## 阅读文本
↓

Flink的Data Sink以及自定义Data Sink

Data Sink

Data sinks负责消费Data Stream的数据,将数据写出到外围系统,例如:文件/网络/NoSQL/RDBMS/Message Queue等。Flink底层也预定义了一些常用的Sinks,同时用户也可以根据实际需求定制Data Sink通过集成SinkFunction或者RichSinkFunction。

File Based(测试)

  • writeAsText()|writeAsCsv(…)|writeUsingOutputFormat() at-least-once
//1.创建StreamExecutionEnvironment
val fsEnv = StreamExecutionEnvironment.getExecutionEnvironment

val output = new CsvOutputFormat[Tuple2[String, Int]](new Path("file:///D:/fink-results"))
//2.创建DataStream -细化
val dataStream: DataStream[String] = fsEnv.socketTextStream("Spark",9999)
//3.对数据做转换
dataStream.flatMap(_.split("\\s+"))
    .map((_,1))
    .keyBy(0)
    .sum(1)
    .map(t=> new Tuple2(t._1,t._2))

↑

## 任务要求
判断下列说法是否与上文关于Flink Data Sink的文本相符，每项回答“是”或“否”，并摘引原文中起决定作用的语句。(a) Data Sink负责把数据写出到外围系统；(b) 用户只能使用Flink预定义的Sinks，无法自行定制；(c) 示例代码中socketTextStream连接的端口是8888。

## 所给材料
↓

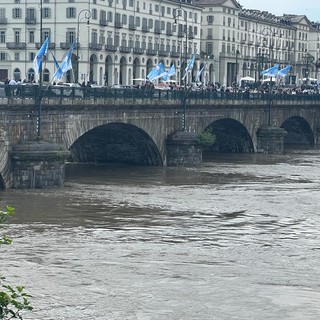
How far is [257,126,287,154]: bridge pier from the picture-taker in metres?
88.7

↑

## 参考答案
(a) 是。原文：「Data sinks负责消费Data Stream的数据,将数据写出到外围系统」
(b) 否。原文：「同时用户也可以根据实际需求定制Data Sink」
(c) 否。原文：「fsEnv.socketTextStream("Spark",9999)」